Segment Start: Passage provided
I’m afraid we’ll just have to wait until Colin gets a chance to look into the situation; there’s nothing else we can do at this stage. As mentioned last month, I’d done a stupid thing (no surprises there) and left several of the gnarly jobs until last.

Murray to the rescue with the manifold

One such item was the aftermarket exhaust manifold, which looks like it was made 20 or more years ago, obviously when the original one failed, as I’ve been told they often did.

I thought I was going to get away with doing a few repairs on it before I refitted it to the truck several months ago; the upshot of which was that it didn’t bloody work.

Try as I may, I’ve been unable to source an original manifold. Seems like there are plenty of diesel engine manifolds but not a sausage when it comes to the petrol variant. My restoration buddy Murray and I have decided we’ll have a go at fabricating a new manifold, which probably isn’t as dumb as it sounds, given that Murray has fabricated extractor manifolds back in the days when he used to race Minis.

He reckons the job should take a whole lot less time in this day and age where we don’t have to cut the pipe with a hacksaw, and we have one of those new-fangled MIG welder contraptions at our disposal.
Segment End: Passage provided
Segment Start: Stored data
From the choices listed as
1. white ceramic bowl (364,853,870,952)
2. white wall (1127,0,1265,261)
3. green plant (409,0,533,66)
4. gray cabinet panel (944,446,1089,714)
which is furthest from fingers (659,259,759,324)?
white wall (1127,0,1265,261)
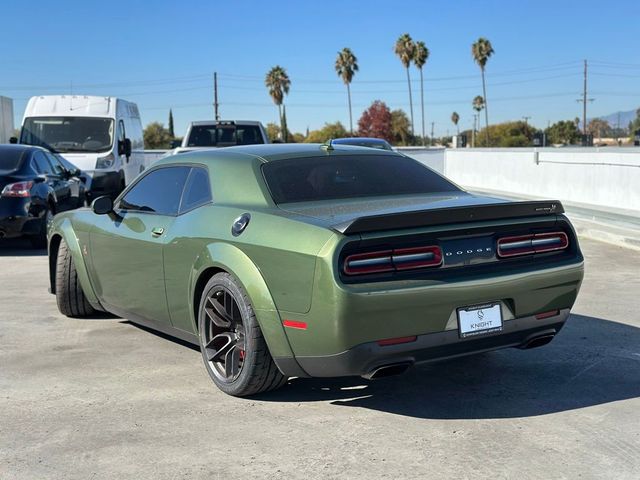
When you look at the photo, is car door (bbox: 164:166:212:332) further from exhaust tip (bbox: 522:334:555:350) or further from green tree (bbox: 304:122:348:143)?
green tree (bbox: 304:122:348:143)

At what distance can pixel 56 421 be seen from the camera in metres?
4.11

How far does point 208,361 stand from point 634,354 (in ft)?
9.84

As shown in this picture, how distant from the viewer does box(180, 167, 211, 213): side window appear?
4866 mm

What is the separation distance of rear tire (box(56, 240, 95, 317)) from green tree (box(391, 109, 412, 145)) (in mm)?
97802

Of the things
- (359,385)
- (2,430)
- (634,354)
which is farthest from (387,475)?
(634,354)

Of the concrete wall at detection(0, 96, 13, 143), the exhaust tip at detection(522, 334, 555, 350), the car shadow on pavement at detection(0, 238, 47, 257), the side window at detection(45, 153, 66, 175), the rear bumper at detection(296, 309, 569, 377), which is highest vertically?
the concrete wall at detection(0, 96, 13, 143)

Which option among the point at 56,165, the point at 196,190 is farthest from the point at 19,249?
the point at 196,190

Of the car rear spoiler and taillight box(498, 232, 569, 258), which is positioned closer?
the car rear spoiler

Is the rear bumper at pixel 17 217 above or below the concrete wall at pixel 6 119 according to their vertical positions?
below

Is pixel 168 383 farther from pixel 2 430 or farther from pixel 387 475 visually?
pixel 387 475

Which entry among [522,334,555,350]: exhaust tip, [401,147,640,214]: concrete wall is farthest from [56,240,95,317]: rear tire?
[401,147,640,214]: concrete wall

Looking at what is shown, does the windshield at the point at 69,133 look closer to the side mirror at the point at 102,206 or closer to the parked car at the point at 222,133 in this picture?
the parked car at the point at 222,133

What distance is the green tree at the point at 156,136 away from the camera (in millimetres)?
95125

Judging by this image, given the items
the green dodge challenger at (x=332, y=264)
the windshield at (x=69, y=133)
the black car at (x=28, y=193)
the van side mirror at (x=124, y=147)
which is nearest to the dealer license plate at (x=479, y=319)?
the green dodge challenger at (x=332, y=264)
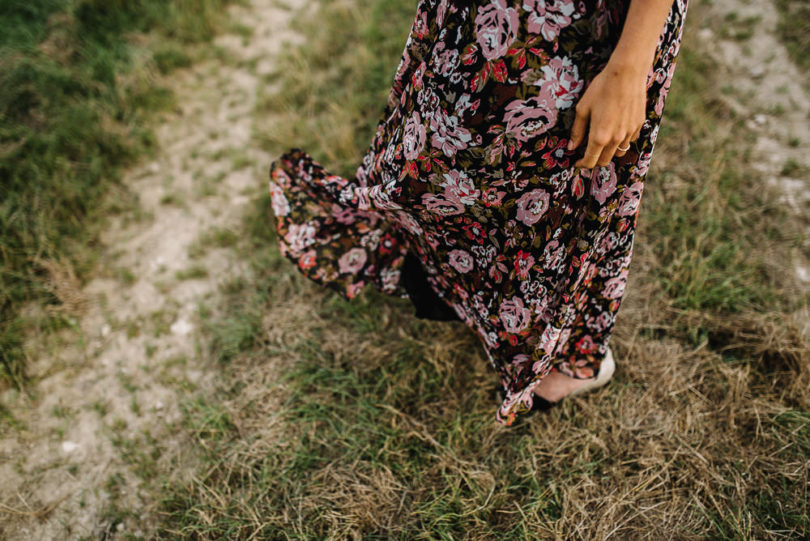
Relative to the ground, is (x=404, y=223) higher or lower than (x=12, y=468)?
higher

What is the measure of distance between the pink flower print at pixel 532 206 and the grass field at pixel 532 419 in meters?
0.83

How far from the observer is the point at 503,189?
1.16m

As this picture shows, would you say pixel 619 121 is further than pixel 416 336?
No

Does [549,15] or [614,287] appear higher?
[549,15]

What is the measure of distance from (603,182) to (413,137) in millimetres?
495

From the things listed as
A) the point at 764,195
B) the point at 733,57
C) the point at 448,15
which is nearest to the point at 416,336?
the point at 448,15

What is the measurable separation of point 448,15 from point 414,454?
1391 millimetres

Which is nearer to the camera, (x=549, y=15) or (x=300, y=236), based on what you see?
(x=549, y=15)

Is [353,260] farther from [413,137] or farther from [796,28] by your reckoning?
[796,28]

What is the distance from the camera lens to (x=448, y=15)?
107 cm

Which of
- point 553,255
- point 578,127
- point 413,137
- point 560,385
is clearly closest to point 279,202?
point 413,137

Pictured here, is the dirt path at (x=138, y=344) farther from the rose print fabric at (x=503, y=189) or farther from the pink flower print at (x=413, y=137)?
the pink flower print at (x=413, y=137)

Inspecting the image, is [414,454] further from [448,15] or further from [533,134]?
[448,15]

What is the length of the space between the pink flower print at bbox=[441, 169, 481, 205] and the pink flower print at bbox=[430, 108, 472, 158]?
0.17 feet
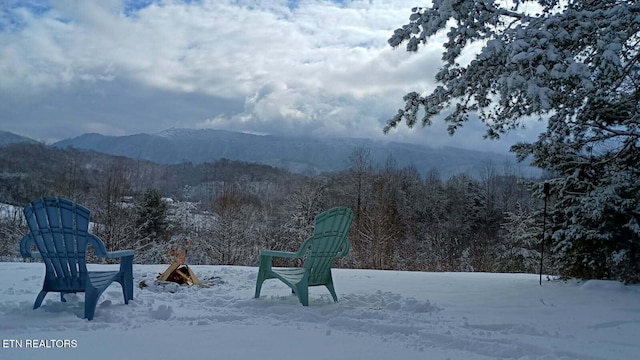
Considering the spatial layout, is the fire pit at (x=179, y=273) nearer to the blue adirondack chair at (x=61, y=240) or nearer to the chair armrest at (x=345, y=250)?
the blue adirondack chair at (x=61, y=240)

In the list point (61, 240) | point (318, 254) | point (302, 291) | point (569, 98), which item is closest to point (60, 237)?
point (61, 240)

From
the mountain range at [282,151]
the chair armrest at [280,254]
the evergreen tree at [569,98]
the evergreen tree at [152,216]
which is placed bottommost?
the evergreen tree at [152,216]

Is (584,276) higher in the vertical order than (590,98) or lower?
lower

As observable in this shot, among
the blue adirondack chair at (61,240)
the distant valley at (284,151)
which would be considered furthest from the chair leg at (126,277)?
the distant valley at (284,151)

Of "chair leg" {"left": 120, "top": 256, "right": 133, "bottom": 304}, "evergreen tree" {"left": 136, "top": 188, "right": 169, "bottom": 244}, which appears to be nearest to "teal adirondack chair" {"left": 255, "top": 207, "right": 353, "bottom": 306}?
"chair leg" {"left": 120, "top": 256, "right": 133, "bottom": 304}

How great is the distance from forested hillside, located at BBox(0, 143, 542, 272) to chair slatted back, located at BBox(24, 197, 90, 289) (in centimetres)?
1197

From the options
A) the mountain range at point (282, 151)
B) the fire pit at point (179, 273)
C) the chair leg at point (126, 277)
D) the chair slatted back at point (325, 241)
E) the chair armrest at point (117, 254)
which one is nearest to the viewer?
the chair armrest at point (117, 254)

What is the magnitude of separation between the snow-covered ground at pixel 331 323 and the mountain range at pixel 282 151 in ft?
25.1

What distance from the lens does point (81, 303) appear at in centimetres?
361

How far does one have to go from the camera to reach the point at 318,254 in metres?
3.90

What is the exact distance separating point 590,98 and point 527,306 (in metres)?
1.96

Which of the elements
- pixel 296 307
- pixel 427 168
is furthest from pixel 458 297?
pixel 427 168

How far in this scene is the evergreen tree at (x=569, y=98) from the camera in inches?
131

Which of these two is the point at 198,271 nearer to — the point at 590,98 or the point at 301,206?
the point at 590,98
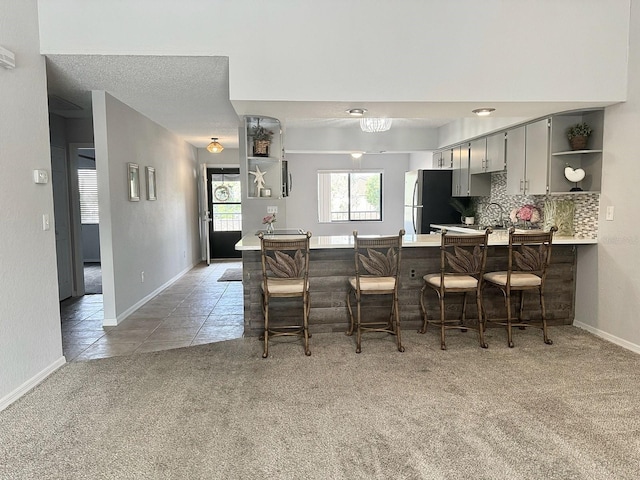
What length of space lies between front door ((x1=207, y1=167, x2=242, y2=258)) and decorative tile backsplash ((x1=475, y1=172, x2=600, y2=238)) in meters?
4.88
Segment End: Stored data
Work task =
Please write the next part of the truck restoration passage, picking up after its final sentence. These rows stand apart from the truck restoration passage.

Task answer =
The piece of 12mm steel will be fabricated into a former without the need to remove the head

The first step of the operation is already underway, as I was able to pick up a piece of 12mm steel plate from our engineer’s supply guys the day before lockdown, which we’ll drill and tap to the same configuration as the head.

When removing the exhaust manifold, we discovered a crack in one of the mounting tabs on the cast iron inlet manifold, which I’ll take to Machine Part Welding in Penrose who did a nice cast iron welding job for me a few weeks back on a Ford Laser manifold.

While I had a bit of success in getting items to specialist repairers prior to the lockdown, it’s anybody’s guess as to when they’ll be able to be collected once they are repaired. So it’s certainly going to slow down progress on a restoration that’s already way behind schedule.

Also, on the day the lockdown was announced, I was able to get the carburettor to Mark at Carburettor Specialties for a freshen-up. Mark sent me a text a couple of days prior to me writing this article, saying the carb is ready for collection, so that’ll be something to look forward to when we’re finally released from home detention.

One good thing is that the deck framework is now 90% cleaned and painted

But thinking about it, it’s not going to be of a hell of a lot of use until we get the rest of the manifold sorted. The absolute correct way to go about fabricating a new unit would be to remove the head from the block, sit it on a bench, and use the head as a template, but I’m buggered if I’m going to set the restoration back any further than it already is.

While removing a head doesn’t seem like much of a task under normal circumstances, in the D’s case, the easiest way to achieve that is to remove the crossmember that the rear of the cab sits down on.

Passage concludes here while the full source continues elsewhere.